**Your instructions**:
All of the data below is to be written out again exactly.

== Raw data ==

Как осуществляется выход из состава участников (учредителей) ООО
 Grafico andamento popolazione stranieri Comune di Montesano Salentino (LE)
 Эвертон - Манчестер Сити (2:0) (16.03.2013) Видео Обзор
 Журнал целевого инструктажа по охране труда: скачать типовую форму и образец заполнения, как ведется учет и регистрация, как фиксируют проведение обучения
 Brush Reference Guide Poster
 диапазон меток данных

===

**Answer section**:
Как осуществляется выход из состава участников (учредителей) ООО
 Grafico andamento popolazione stranieri Comune di Montesano Salentino (LE)
 Эвертон - Манчестер Сити (2:0) (16.03.2013) Видео Обзор
 Журнал целевого инструктажа по охране труда: скачать типовую форму и образец заполнения, как ведется учет и регистрация, как фиксируют проведение обучения
 Brush Reference Guide Poster
 диапазон меток данных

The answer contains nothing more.